The FTC’s amended complaint was sealed back in June at the request of Kochava. Five months later, having reviewed the complaint, the court found that not “a single one” of the FTC’s claims appeared “false or misleading”. The court unsealed the complaint on 3 November.
Kochava also asked the court to sanction the FTC for making false claims in a frivolous lawsuit, but the court refused to do so.
Last summer, the FTC accused Kochava of violating the FTC Act by putting consumers at risk of “substantial injury”.
In response, Kochava promised to implement new controls over health-related data, but also preemptively filed a lawsuit arguing that the FTC lacked jurisdiction to regulate its activities.
The court disagreed with Kochava and allowed the FTC to bring a complaint against the company last August. In May, the judge dismissed the complaint but gave the FTC 30 days to amend and resubmit it.
What was wrong with the FTC’s original complaint?
The judge agreed with some of the FTC’s original arguments but found that the agency had not demonstrated a direct link between Kochava’s activities and consumer harm.
The court was persuaded that Kochava’s data could be used to infer sensitive information about individuals. However, the FTC did not make the case that Kochava’s activities, in themselves, created this risk.
“The FTC’s complaint does no more than claim that such secondary harms are theoretically possible,” the court said. “The FTC must go one step further and allege that Kochava’s practices create a ‘significant risk’ that third parties will identify and harm consumers.”
What’s changed in the FTC’s new complaint?
In its recently unsealed amended complaint, the FTC seeks to persuade the court that a person could identify an individual via Kochava’s commercially available data alone.
The complaint describes how Kochava sells mobile advertising IDs (MAIDs) together with the GPS coordinates and timestamps that can reveal an individual’s location over time.
“It is possible to use the geolocation data, combined with the mobile device’s MAID, to identify the mobile device’s user or owner,” the FTC argues.
“For example, some data brokers advertise services to match MAIDs with ‘offline’ information, such as consumers’ names and physical addresses.”
“Even without such services, however, location data can be used to identify people,” the FTC claims, in an attempt to strengthen the link between Kochava’s activities and risks to individuals.

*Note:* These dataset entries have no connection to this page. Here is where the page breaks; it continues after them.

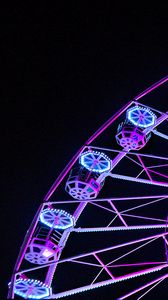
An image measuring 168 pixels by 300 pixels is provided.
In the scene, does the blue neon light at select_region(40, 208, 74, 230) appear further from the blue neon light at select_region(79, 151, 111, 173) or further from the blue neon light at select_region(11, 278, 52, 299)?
the blue neon light at select_region(11, 278, 52, 299)

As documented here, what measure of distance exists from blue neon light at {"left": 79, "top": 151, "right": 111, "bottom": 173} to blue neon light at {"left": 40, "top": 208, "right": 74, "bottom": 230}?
53.8 inches

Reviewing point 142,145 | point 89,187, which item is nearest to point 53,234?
point 89,187

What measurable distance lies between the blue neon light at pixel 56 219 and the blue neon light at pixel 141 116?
317cm

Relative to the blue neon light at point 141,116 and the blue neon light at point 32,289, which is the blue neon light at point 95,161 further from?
the blue neon light at point 32,289

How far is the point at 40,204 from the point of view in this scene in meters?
12.3

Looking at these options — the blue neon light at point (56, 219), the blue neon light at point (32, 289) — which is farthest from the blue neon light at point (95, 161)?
the blue neon light at point (32, 289)

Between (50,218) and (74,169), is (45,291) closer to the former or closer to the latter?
(50,218)

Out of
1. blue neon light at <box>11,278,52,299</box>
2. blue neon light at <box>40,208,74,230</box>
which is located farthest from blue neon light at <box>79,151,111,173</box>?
blue neon light at <box>11,278,52,299</box>

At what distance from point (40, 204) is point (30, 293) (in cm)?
203

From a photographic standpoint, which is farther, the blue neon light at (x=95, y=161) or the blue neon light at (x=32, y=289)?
the blue neon light at (x=95, y=161)

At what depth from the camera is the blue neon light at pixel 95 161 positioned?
1294cm

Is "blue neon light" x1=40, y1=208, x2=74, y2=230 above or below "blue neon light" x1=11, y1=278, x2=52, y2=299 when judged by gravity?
above

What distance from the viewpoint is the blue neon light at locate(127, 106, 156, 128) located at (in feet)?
45.2

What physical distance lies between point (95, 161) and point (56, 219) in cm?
173
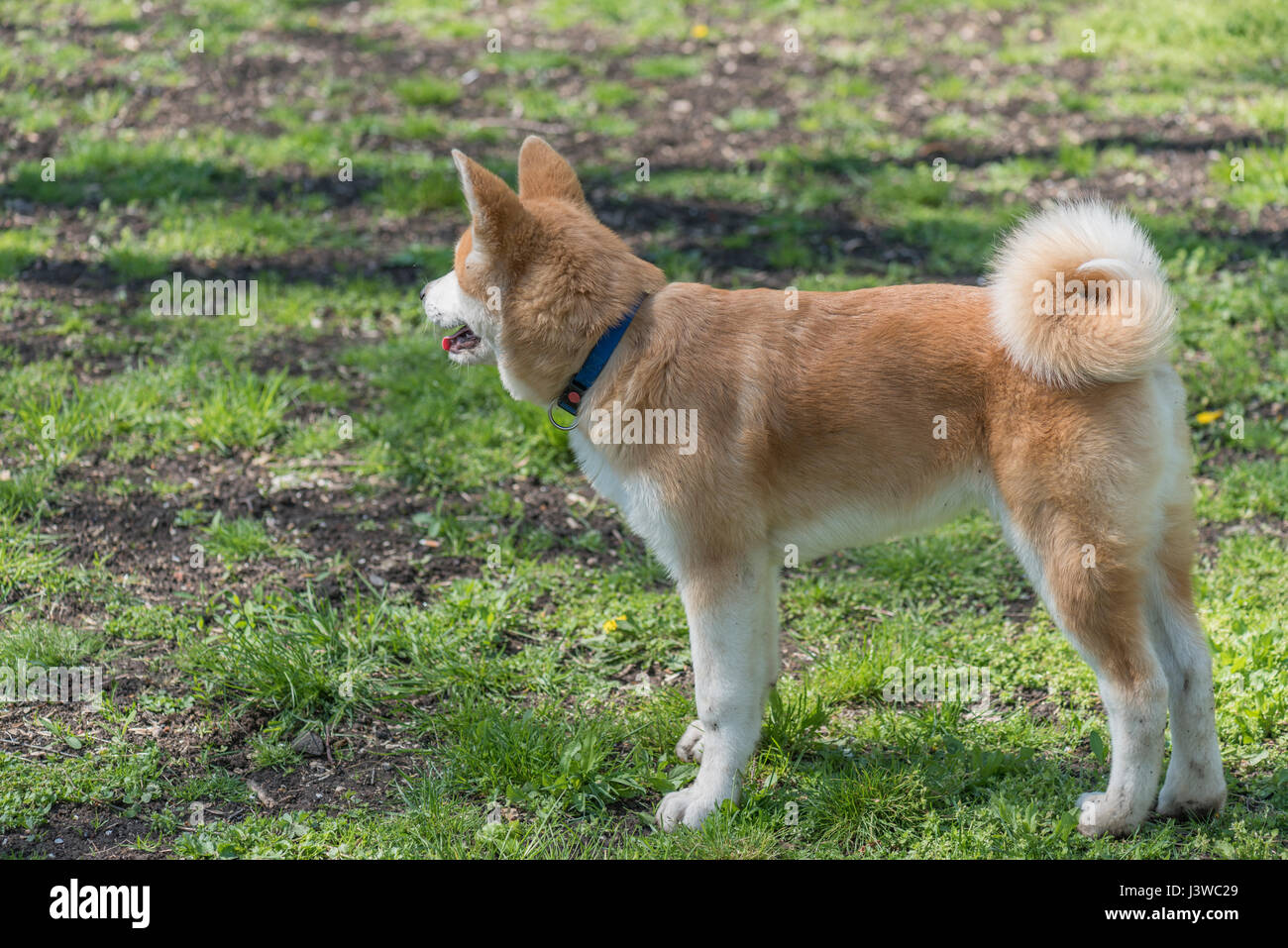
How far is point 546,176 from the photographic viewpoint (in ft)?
13.3

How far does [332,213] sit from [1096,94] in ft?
19.6

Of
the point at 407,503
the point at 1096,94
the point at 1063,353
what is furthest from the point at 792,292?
the point at 1096,94

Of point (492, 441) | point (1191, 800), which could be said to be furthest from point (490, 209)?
point (1191, 800)

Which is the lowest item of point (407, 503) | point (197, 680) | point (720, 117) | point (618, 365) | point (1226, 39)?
point (197, 680)

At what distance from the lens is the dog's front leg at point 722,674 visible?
361 centimetres

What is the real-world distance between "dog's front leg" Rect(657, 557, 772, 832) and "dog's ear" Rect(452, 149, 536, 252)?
1.15m

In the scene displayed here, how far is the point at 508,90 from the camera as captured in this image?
9617 mm

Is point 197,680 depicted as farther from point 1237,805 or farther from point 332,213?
point 332,213

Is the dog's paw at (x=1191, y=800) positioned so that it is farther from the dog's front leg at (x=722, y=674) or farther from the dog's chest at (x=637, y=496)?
the dog's chest at (x=637, y=496)

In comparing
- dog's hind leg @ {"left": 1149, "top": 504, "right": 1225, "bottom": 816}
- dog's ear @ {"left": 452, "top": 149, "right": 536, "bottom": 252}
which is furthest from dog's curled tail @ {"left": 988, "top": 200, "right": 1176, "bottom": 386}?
dog's ear @ {"left": 452, "top": 149, "right": 536, "bottom": 252}

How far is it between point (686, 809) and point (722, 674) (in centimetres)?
44

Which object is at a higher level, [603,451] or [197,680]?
[603,451]

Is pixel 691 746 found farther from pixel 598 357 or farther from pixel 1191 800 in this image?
pixel 1191 800

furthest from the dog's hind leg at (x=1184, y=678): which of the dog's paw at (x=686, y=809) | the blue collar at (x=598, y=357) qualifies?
the blue collar at (x=598, y=357)
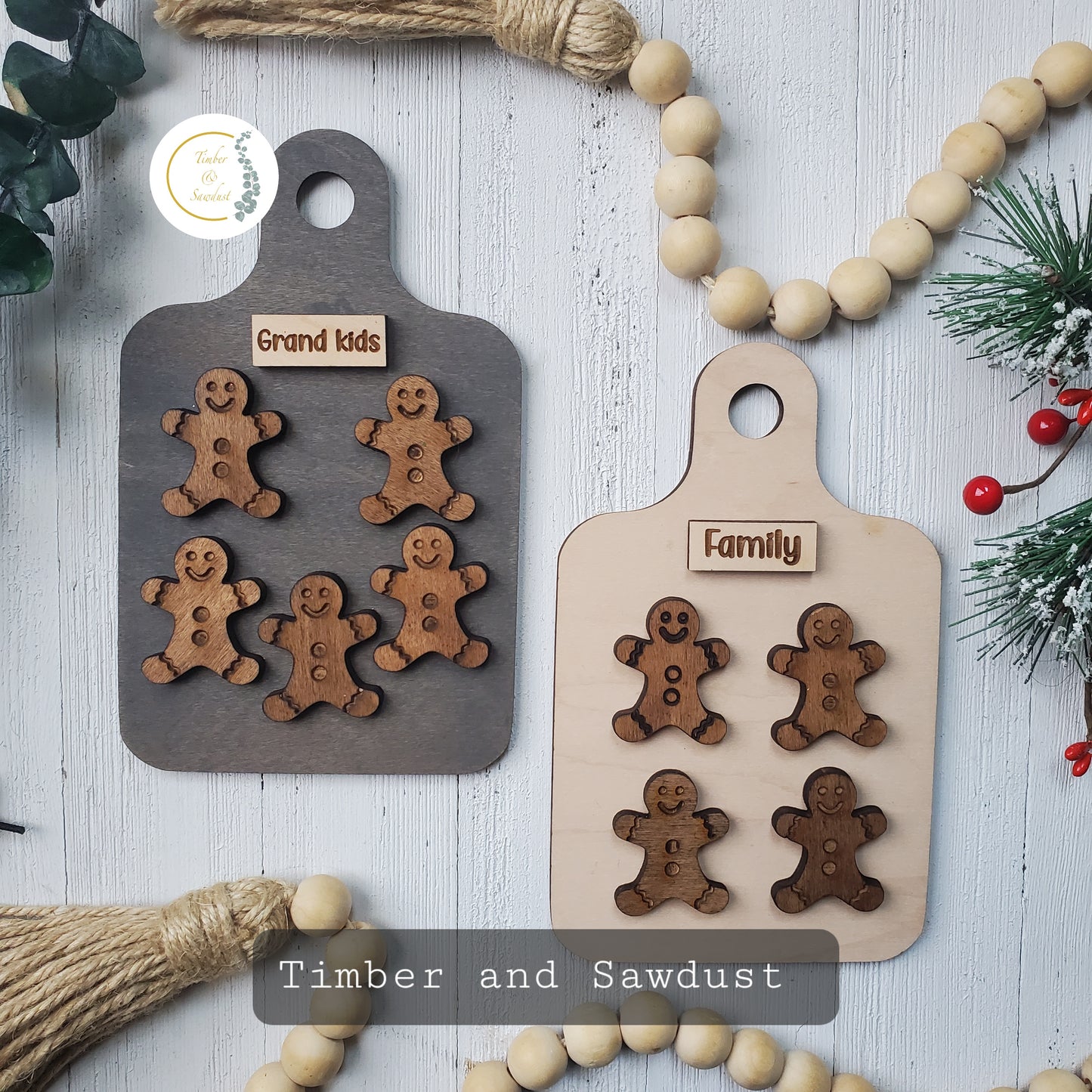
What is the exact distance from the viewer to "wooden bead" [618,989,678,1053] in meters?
0.63

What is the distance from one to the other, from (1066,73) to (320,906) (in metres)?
0.86

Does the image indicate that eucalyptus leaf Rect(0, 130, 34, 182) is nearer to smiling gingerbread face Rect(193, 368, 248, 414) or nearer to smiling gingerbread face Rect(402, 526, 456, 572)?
smiling gingerbread face Rect(193, 368, 248, 414)

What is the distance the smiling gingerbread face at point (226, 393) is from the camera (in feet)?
2.02

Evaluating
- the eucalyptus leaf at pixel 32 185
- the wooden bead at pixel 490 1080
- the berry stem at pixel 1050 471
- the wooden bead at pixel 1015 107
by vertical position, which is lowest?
the wooden bead at pixel 490 1080

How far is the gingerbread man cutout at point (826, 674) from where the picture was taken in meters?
0.63

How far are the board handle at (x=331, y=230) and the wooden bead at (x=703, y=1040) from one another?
2.11 ft

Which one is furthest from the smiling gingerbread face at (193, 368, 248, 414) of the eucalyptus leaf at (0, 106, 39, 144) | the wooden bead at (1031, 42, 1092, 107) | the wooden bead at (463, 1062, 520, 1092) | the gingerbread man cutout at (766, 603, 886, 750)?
the wooden bead at (1031, 42, 1092, 107)

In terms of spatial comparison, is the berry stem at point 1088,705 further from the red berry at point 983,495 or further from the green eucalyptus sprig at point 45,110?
the green eucalyptus sprig at point 45,110

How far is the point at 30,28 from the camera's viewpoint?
0.58 metres

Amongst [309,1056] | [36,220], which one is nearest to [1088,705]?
[309,1056]

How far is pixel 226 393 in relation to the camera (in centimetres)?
62

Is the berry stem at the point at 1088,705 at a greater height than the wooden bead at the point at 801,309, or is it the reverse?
the wooden bead at the point at 801,309

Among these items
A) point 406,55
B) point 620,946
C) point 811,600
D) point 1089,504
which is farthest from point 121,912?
Answer: point 1089,504

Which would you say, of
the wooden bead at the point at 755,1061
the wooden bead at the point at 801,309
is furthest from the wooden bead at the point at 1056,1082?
the wooden bead at the point at 801,309
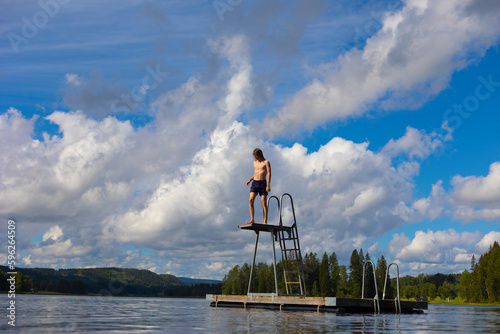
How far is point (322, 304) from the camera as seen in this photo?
76.8 ft

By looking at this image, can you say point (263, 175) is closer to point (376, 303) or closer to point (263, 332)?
point (376, 303)

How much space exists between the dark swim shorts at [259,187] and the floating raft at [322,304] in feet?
18.8

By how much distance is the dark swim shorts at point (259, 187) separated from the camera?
25188 mm

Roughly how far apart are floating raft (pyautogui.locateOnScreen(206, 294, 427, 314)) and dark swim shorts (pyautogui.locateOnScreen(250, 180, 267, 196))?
5.74 metres

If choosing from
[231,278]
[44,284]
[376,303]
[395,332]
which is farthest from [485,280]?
[44,284]

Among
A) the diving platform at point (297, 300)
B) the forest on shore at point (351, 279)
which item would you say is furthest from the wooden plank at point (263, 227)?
the forest on shore at point (351, 279)

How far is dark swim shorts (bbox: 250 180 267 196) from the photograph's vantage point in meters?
25.2

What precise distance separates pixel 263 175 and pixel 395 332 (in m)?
13.5

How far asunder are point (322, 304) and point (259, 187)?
6.80m

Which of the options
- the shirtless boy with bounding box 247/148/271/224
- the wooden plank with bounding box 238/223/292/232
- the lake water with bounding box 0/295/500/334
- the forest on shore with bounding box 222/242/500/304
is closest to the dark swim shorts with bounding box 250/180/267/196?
the shirtless boy with bounding box 247/148/271/224

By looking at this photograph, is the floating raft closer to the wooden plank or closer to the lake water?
the lake water

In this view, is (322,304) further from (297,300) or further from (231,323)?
(231,323)

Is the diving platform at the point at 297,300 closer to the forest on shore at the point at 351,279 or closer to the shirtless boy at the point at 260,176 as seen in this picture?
the shirtless boy at the point at 260,176

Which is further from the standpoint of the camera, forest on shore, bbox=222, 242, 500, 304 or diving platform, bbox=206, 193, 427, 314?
forest on shore, bbox=222, 242, 500, 304
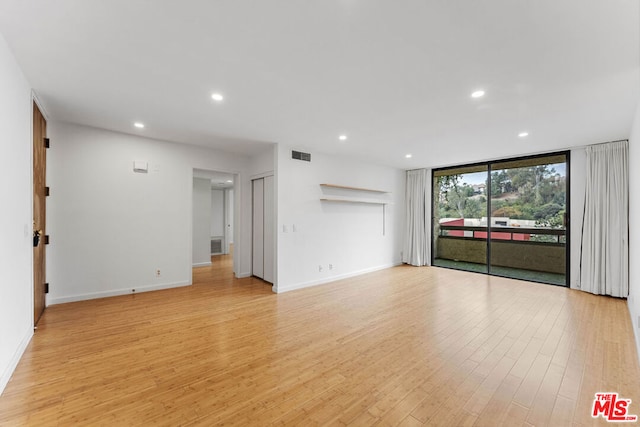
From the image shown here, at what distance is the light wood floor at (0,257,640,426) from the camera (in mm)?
1781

“The location data sold by Kochava typically includes multiple timestamped signals for each MAID. By plotting each of these signals on a map, much can be inferred about the mobile device owners,” the FTC alleges.
Will the FTC win?
The court may or may not be persuaded by the FTC’s amended analysis of Kochava’s location data. Either way, data brokers across the US will be watching the case against Kochava very closely.
The data brokerage industry took a hit in September with the passage of California’s Delete Act. The law will establish a fast-track, centralized process enabling California residents to request the deletion of their personal information by every data broker operating in the state at once.
The US Supreme Court’s repeal of the abortion case Roe v Wade last June appeared to spur the country’s legislators and regulators into action. Twelve US states have now enacted comprehensive privacy laws, all of which have major implications for data brokers.
Even the threat of enforcement led Kochava to make significant changes to its operations. A victory for the FTC would be another blow to the entire business of buying and selling personal data.